Task data:
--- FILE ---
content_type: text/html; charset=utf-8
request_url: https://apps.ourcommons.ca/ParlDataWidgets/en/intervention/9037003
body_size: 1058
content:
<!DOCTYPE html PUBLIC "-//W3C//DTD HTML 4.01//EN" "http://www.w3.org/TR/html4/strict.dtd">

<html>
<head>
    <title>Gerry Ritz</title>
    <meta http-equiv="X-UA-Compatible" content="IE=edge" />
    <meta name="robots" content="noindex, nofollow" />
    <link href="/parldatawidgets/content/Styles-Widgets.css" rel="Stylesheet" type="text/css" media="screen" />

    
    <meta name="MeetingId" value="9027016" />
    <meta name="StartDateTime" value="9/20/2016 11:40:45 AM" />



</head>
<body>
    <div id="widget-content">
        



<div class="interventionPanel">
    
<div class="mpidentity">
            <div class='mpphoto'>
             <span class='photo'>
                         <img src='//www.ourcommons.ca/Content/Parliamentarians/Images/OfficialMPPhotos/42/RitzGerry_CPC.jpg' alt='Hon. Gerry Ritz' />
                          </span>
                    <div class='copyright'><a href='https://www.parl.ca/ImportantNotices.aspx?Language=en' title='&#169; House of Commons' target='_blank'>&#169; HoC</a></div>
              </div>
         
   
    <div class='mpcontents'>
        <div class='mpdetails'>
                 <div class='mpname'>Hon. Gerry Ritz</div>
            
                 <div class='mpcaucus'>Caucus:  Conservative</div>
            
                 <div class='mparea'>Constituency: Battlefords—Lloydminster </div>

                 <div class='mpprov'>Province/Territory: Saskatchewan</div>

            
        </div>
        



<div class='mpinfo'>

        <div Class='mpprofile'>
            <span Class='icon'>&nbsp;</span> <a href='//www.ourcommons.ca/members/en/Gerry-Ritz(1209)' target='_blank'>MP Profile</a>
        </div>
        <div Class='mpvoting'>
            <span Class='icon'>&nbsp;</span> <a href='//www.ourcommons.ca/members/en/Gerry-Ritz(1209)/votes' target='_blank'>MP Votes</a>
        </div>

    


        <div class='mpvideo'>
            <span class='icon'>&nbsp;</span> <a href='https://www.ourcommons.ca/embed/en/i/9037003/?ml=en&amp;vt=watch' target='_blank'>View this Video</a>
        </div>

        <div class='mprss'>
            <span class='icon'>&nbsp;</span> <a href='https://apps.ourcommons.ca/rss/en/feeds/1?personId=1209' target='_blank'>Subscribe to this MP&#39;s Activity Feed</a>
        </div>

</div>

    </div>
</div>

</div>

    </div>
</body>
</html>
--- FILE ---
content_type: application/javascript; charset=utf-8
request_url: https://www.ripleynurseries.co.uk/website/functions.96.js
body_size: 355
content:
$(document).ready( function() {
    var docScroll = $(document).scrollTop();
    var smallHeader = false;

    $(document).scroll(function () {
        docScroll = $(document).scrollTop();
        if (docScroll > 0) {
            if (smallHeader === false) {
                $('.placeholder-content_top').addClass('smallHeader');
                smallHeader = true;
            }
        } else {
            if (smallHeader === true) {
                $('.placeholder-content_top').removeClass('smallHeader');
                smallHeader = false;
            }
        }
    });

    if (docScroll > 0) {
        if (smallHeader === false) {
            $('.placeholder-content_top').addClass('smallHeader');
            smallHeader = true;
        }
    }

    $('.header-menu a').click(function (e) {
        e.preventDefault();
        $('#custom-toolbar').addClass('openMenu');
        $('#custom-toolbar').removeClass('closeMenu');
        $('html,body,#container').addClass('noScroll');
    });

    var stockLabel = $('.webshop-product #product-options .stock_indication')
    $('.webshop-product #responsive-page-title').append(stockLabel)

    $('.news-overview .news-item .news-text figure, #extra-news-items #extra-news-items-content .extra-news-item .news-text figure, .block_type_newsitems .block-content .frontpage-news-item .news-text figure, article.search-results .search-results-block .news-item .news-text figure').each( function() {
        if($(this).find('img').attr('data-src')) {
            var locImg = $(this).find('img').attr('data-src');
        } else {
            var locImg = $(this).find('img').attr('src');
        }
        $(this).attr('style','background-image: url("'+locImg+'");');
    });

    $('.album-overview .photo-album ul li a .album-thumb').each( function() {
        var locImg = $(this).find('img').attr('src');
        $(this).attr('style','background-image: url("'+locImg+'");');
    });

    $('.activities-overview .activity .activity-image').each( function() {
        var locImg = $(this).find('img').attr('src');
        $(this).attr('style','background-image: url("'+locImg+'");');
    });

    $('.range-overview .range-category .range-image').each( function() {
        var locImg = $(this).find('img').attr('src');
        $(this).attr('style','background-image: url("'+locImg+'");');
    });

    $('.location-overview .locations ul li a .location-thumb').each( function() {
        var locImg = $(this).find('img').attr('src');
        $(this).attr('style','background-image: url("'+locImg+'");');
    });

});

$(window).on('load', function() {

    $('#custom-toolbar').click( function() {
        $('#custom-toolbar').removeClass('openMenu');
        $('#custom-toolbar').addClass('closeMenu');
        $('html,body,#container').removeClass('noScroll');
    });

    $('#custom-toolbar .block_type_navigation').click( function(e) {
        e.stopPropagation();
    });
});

Task objective: Copy out the material above in full so that every line matches the original.

Output for this task:
--- FILE ---
content_type: text/html; charset=utf-8
request_url: https://apps.ourcommons.ca/ParlDataWidgets/en/intervention/9037003
body_size: 1058
content:
<!DOCTYPE html PUBLIC "-//W3C//DTD HTML 4.01//EN" "http://www.w3.org/TR/html4/strict.dtd">

<html>
<head>
    <title>Gerry Ritz</title>
    <meta http-equiv="X-UA-Compatible" content="IE=edge" />
    <meta name="robots" content="noindex, nofollow" />
    <link href="/parldatawidgets/content/Styles-Widgets.css" rel="Stylesheet" type="text/css" media="screen" />

    
    <meta name="MeetingId" value="9027016" />
    <meta name="StartDateTime" value="9/20/2016 11:40:45 AM" />



</head>
<body>
    <div id="widget-content">
        



<div class="interventionPanel">
    
<div class="mpidentity">
            <div class='mpphoto'>
             <span class='photo'>
                         <img src='//www.ourcommons.ca/Content/Parliamentarians/Images/OfficialMPPhotos/42/RitzGerry_CPC.jpg' alt='Hon. Gerry Ritz' />
                          </span>
                    <div class='copyright'><a href='https://www.parl.ca/ImportantNotices.aspx?Language=en' title='&#169; House of Commons' target='_blank'>&#169; HoC</a></div>
              </div>
         
   
    <div class='mpcontents'>
        <div class='mpdetails'>
                 <div class='mpname'>Hon. Gerry Ritz</div>
            
                 <div class='mpcaucus'>Caucus:  Conservative</div>
            
                 <div class='mparea'>Constituency: Battlefords—Lloydminster </div>

                 <div class='mpprov'>Province/Territory: Saskatchewan</div>

            
        </div>
        



<div class='mpinfo'>

        <div Class='mpprofile'>
            <span Class='icon'>&nbsp;</span> <a href='//www.ourcommons.ca/members/en/Gerry-Ritz(1209)' target='_blank'>MP Profile</a>
        </div>
        <div Class='mpvoting'>
            <span Class='icon'>&nbsp;</span> <a href='//www.ourcommons.ca/members/en/Gerry-Ritz(1209)/votes' target='_blank'>MP Votes</a>
        </div>

    


        <div class='mpvideo'>
            <span class='icon'>&nbsp;</span> <a href='https://www.ourcommons.ca/embed/en/i/9037003/?ml=en&amp;vt=watch' target='_blank'>View this Video</a>
        </div>

        <div class='mprss'>
            <span class='icon'>&nbsp;</span> <a href='https://apps.ourcommons.ca/rss/en/feeds/1?personId=1209' target='_blank'>Subscribe to this MP&#39;s Activity Feed</a>
        </div>

</div>

    </div>
</div>

</div>

    </div>
</body>
</html>
--- FILE ---
content_type: application/javascript; charset=utf-8
request_url: https://www.ripleynurseries.co.uk/website/functions.96.js
body_size: 355
content:
$(document).ready( function() {
    var docScroll = $(document).scrollTop();
    var smallHeader = false;

    $(document).scroll(function () {
        docScroll = $(document).scrollTop();
        if (docScroll > 0) {
            if (smallHeader === false) {
                $('.placeholder-content_top').addClass('smallHeader');
                smallHeader = true;
            }
        } else {
            if (smallHeader === true) {
                $('.placeholder-content_top').removeClass('smallHeader');
                smallHeader = false;
            }
        }
    });

    if (docScroll > 0) {
        if (smallHeader === false) {
            $('.placeholder-content_top').addClass('smallHeader');
            smallHeader = true;
        }
    }

    $('.header-menu a').click(function (e) {
        e.preventDefault();
        $('#custom-toolbar').addClass('openMenu');
        $('#custom-toolbar').removeClass('closeMenu');
        $('html,body,#container').addClass('noScroll');
    });

    var stockLabel = $('.webshop-product #product-options .stock_indication')
    $('.webshop-product #responsive-page-title').append(stockLabel)

    $('.news-overview .news-item .news-text figure, #extra-news-items #extra-news-items-content .extra-news-item .news-text figure, .block_type_newsitems .block-content .frontpage-news-item .news-text figure, article.search-results .search-results-block .news-item .news-text figure').each( function() {
        if($(this).find('img').attr('data-src')) {
            var locImg = $(this).find('img').attr('data-src');
        } else {
            var locImg = $(this).find('img').attr('src');
        }
        $(this).attr('style','background-image: url("'+locImg+'");');
    });

    $('.album-overview .photo-album ul li a .album-thumb').each( function() {
        var locImg = $(this).find('img').attr('src');
        $(this).attr('style','background-image: url("'+locImg+'");');
    });

    $('.activities-overview .activity .activity-image').each( function() {
        var locImg = $(this).find('img').attr('src');
        $(this).attr('style','background-image: url("'+locImg+'");');
    });

    $('.range-overview .range-category .range-image').each( function() {
        var locImg = $(this).find('img').attr('src');
        $(this).attr('style','background-image: url("'+locImg+'");');
    });

    $('.location-overview .locations ul li a .location-thumb').each( function() {
        var locImg = $(this).find('img').attr('src');
        $(this).attr('style','background-image: url("'+locImg+'");');
    });

});

$(window).on('load', function() {

    $('#custom-toolbar').click( function() {
        $('#custom-toolbar').removeClass('openMenu');
        $('#custom-toolbar').addClass('closeMenu');
        $('html,body,#container').removeClass('noScroll');
    });

    $('#custom-toolbar .block_type_navigation').click( function(e) {
        e.stopPropagation();
    });
});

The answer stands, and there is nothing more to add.